Shops & Local Businesses

  • Richardson’s Shop (No. 19 Crow Lane):
    • A well-stocked grocer selling almost everything (bread, flour, tinned goods, pots, pans).
  • Cookson’s Bakery (Rope Street corner):
    • Sold bread, muffins, pies. Children mischievously tried to knock over bottles of sauce and pickles displayed in pyramids in the window using canes through frame holes.
  • Hat Shop:
    • Located further down; remembered by others but not by Holden himself.
  • Booze’s Shop (bottom of Crow Lane):
    • A grocer, though less well-stocked than Richardson’s.

Schooling

  • Early Education:
    • Attended local school from age 5 (photographed c.1933).
    • Teachers: Miss Haspel, Miss Whittaker, Mrs Metcalf, Mrs Cook, Mr Lindley, Mr Price (headmaster).
    • About 20–25 pupils per class.
  • Daily Routine & Discipline:
    • Children lined up for school, underwent cleanliness inspections.
    • If dirty, told to wash at school basins.
    • Punishments: standing in corners (no harsh corporal punishment at primary level).
    • At later schools, caning was common.
  • Meals:
    • Went home for lunch, as his mother worked in a weaving mill.
  • Events:
    • Jubilee of 1935: celebrations in Nuttall Park with races and sports.
    • Empire Day: uncertain, but recalls processions from school to church.

War Years (1939–1945)

  • Evacuees:
    • Saw trains bringing evacuees during WWII; remembers their arrival in Claremont.
  • Street Life During War:
    • Blackout enforced; few streetlights.
    • A Bren gun carrier was parked near the drill hall for training.
    • Ashtons Mill became stables for the Duke of Lancaster’s Own Yeomanry (used by soldiers from Manchester/Liverpool).
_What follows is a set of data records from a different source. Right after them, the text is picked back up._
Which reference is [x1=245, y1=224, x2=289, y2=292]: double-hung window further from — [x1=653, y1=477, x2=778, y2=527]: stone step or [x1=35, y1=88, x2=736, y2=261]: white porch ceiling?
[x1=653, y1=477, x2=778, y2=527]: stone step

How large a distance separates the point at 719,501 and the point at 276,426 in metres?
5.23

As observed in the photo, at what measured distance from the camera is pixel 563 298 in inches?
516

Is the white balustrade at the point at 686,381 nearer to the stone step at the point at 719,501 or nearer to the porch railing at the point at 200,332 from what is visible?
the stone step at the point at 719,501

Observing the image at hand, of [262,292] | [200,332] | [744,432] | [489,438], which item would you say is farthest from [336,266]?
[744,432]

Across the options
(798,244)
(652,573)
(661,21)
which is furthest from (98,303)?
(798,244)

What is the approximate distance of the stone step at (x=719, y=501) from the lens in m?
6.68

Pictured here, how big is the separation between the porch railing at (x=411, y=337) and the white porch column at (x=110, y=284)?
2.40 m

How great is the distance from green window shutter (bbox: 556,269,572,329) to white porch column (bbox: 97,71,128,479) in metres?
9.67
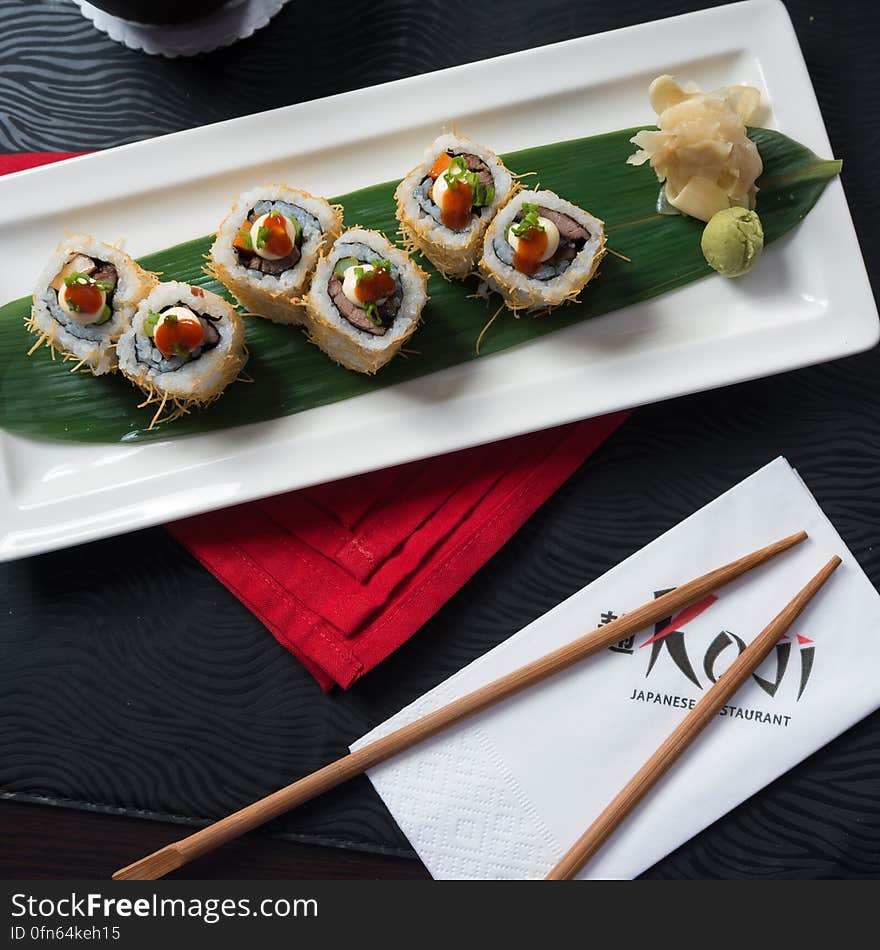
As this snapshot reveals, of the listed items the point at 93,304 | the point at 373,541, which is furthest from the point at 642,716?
the point at 93,304

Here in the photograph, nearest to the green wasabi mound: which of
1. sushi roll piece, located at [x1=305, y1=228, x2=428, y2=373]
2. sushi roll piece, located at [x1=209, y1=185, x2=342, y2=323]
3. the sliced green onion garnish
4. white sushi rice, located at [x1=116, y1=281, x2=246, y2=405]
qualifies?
the sliced green onion garnish

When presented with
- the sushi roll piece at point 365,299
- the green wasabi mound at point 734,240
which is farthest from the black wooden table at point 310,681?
the sushi roll piece at point 365,299

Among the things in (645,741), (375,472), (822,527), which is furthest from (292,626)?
(822,527)

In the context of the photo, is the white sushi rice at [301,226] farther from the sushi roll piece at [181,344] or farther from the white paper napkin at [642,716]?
the white paper napkin at [642,716]


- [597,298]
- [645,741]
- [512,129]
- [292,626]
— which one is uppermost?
[512,129]

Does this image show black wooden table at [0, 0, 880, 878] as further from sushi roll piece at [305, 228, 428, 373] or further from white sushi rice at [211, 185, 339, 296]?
white sushi rice at [211, 185, 339, 296]

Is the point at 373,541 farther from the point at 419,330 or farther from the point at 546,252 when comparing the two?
the point at 546,252

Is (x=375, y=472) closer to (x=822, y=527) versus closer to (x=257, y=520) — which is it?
(x=257, y=520)
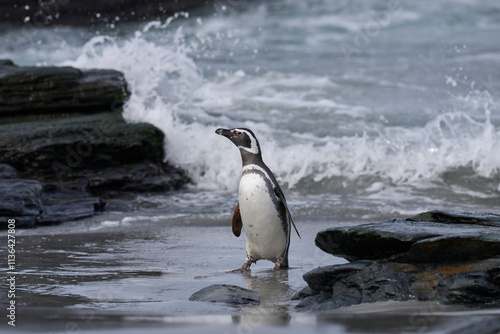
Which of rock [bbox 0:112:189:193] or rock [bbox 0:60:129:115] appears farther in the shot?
rock [bbox 0:60:129:115]

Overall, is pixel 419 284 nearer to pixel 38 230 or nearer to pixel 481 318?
pixel 481 318

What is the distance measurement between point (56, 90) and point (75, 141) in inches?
41.9

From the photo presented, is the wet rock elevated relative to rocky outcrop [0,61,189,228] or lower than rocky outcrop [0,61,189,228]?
elevated

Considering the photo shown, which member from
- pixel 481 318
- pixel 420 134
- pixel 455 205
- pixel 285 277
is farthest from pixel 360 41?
pixel 481 318

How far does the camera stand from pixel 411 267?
13.5ft

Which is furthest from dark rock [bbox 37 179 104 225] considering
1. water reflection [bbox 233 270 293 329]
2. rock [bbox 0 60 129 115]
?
water reflection [bbox 233 270 293 329]

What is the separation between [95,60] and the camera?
12.4 m

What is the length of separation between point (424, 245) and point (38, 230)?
4275 mm

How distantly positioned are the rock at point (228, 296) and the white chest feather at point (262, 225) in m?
1.21

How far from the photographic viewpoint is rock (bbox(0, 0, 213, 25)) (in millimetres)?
25391

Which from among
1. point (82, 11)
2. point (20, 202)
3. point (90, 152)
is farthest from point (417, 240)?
point (82, 11)

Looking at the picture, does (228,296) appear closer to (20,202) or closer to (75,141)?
(20,202)

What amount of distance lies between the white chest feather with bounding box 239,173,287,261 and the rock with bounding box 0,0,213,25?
20565 mm

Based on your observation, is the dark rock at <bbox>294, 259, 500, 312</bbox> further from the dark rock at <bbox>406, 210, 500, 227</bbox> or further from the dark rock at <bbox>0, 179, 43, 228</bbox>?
the dark rock at <bbox>0, 179, 43, 228</bbox>
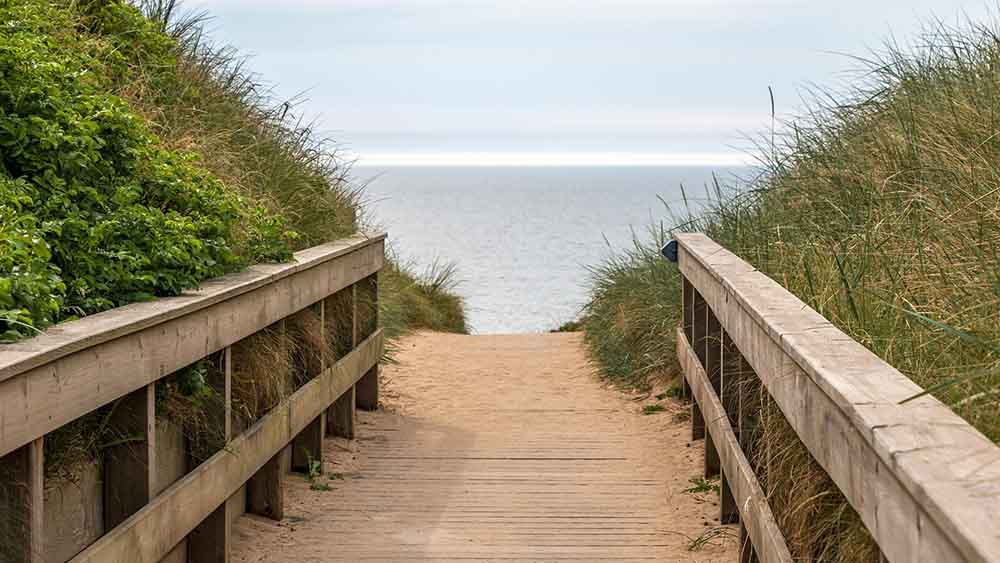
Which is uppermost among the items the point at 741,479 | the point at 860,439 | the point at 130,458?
the point at 860,439

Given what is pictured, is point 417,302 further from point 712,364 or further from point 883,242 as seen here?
point 883,242

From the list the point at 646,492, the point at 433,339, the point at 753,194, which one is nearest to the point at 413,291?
the point at 433,339

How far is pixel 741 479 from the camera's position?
4.17 meters

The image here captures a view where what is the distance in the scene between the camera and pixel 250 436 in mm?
4707

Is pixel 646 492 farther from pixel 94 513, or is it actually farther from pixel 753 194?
pixel 94 513

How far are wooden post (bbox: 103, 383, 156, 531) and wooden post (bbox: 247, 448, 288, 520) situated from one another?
65.1 inches

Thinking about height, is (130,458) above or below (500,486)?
above

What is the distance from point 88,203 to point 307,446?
218 centimetres

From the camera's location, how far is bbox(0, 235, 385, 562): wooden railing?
2.84m

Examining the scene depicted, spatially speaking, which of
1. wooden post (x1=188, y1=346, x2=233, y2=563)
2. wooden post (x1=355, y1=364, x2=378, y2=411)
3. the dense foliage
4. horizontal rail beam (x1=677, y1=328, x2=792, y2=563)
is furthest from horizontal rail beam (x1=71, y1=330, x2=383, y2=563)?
horizontal rail beam (x1=677, y1=328, x2=792, y2=563)

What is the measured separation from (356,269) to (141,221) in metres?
2.44

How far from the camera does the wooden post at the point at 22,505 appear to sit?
9.30 feet

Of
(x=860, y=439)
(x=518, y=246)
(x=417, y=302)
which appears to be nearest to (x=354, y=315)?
(x=860, y=439)

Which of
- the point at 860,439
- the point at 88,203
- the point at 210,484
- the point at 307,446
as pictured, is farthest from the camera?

Boys gathered manure for gardens.
    • Railway Hotel restricted soldiers to 15 pints due to heavy drinking.
  • Fairground:
    • Travelling fair set up annually (probably at Easter) on space near bottom of Crow Lane.
    • Attractions: swings, roundabouts, coconut shies, hoopla, fortune tellers.
  • Youth & Mischief:
    • During blackout, children tied door handles together and knocked to confuse residents.

Religious Life

  • Attended Patmos Methodist Chapel (junction of Brandnew Road and Peel Brow).
  • Joined school trips to Anglican church but family worship was Methodist.

Later Activities

  • Joined Air Training Corps (ATC) in 1941 (aged 14).
  • Trained and drilled in the drill hall, including rifle shooting.

Other Recollections of Crow Lane

  • Originally no gardens in front of houses — open flagstone space instead.
  • The drill hall: large panelled space with rifle range; later used by ATC.
  • Whittaker’s company (local landowners, later Peel Holdings) had stables at bottom of Crow Lane during railway construction in 1840s–50s.

Overall:
The interview gives a vivid picture of working-class childhood in Ramsbottom during the 1930s–40s. It covers street games, local shops, school life, wartime memories (blackouts, evacuees, soldiers), and community institutions (church, ATC). Jack Holden recalls small details — like marbles, fairs, shop tricks, and tying doors — that illustrate everyday resilience, humour, and camaraderie in a close-knit community shaped by war and industry.